Door #20 The Hitchhikers Guide to the Ocean

The sea is for most of its inhabitants a vast place where danger can get to you anywhere. This might be especially true when you are one of those small and mostly harmless species spending your life slowly swimming around, minding your own business (eating and reproducing), somewhere in the upper 200m or so of water. Because there are many big-mouthed and possibly big eyed animals out there that think you might be one of the best things there is to eat.

Hyperiella antarctica with Spongiobranchaea australis. Photo: C Havermans, AWI.

For the small pelagic (living in the open ocean and not close to the sea floor) amphipods in the suborder Hyperiidea this is one of the dangers of everyday life. The genus Hyperiella can be found in the Southern Ocean, and one of their main predators are the icefishes (Nototheniidae). So what do you do when you are a small and quite tasty animal that is not a very fast swimmer and there are a lot of fishes out there to eat you?

Don´t panic!

Hyperiella antarctica with Spongiobranchaea australis (a and b) and Hyperiella dilatata with Clione limacina antarctica (c). Figure 2 Havermans et al 2018.

Two of the three Hyperiella-species have found a quite ingenious solution. They hitchhike with a group of other small slow-swimming pelagic animals – pteropods. Pteropods (from the greek “wing-foot”) are sea snails (gastropods). Hyperiella australis pics up a life with Spongiobranchaea australis, and Hyperiella dilatata hangs out with Clione limacina antarctica. Both pteropods are from the group we call Sea Angels (Gymnosomata), and in a way they are saving angels for the amphipods: the ice fish don´t eat these strange couples. Why?

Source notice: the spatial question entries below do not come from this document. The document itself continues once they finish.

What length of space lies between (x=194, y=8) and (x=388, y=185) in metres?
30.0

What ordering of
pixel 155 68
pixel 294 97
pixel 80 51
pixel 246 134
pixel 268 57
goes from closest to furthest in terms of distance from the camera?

It seems the pteropods have developed a chemical protection against predation. They obviously taste extremely bad, for observations of icefish trying to eat the hitchhiking amphipods together with the pteropods result in them both being spit out again. Most times, the fish would see what it thought was good food, and then swim away when they discovered what they were almost eating. Not so very strange, then, that Hyperiella are holding on to their colleagues for their life!

 

 

Clione limacina antarctica. Photo C Havermans, AWI.

It might not be hitchhiking after all, but rather kidnapping – or brute force. The amphipods hold on to the pteropods with their to-three hindmost pairs of legs, and keep the sea angel on their back – much like a backpack. Observations are that they are repositioning them there all the time – almost like kids running with bumpy backpacks on the way to school. They don´t even let go when the researchers preserve them!

Hyperiella antarctica with Spongiobranchaea australis backpack. Photo: C Havermans, AWI

What this treatment do to the pteropods we still don´t know. But it does not seem they are able to eat very much when being held hostage as chemical defence-backpacks. That may not be the biggest problem in a short time-scale – their Arctic relatives have been shown to survive almost a year without food. What happens when they really get hungry we do not know. The amphipods are still able to feed, even though the pteropods can be up to 50% of the amphipod size. Maybe the pteropods do some of the swimming for the amphipods?

This behaviour is much more common close to the coast than in the open sea: close to the McMurdo area, 75% of the Hyperiella were seen hitching with a pteropod. Now we know that this pairing can be found in the open sea, and maybe is it more common that we think. It is not the first thing we have looked for so far when examining samples. When the University Museum of Bergen joins the Norwegian Polar Institute and the Institute of Marine Research to the Southern Ocean in the austral autumn this coming March, we will make a special effort to search for such collaborators.

Anne Helene


Literature

Havermans C, Hagen W, Zeidler W, Held C, Auel H 2018. A survival pack for escaping predation in the open ocean: amphipod-pteropod associations in the Southern Ocean. Marine Biodiversity https://doi.org/10.1007/s12526-018-0916-3

McClintock JB, Janssen J 1990. Pteropod abduction as a chemical defence in a pelagic Antarctic amphipod. Nature 346:424-426.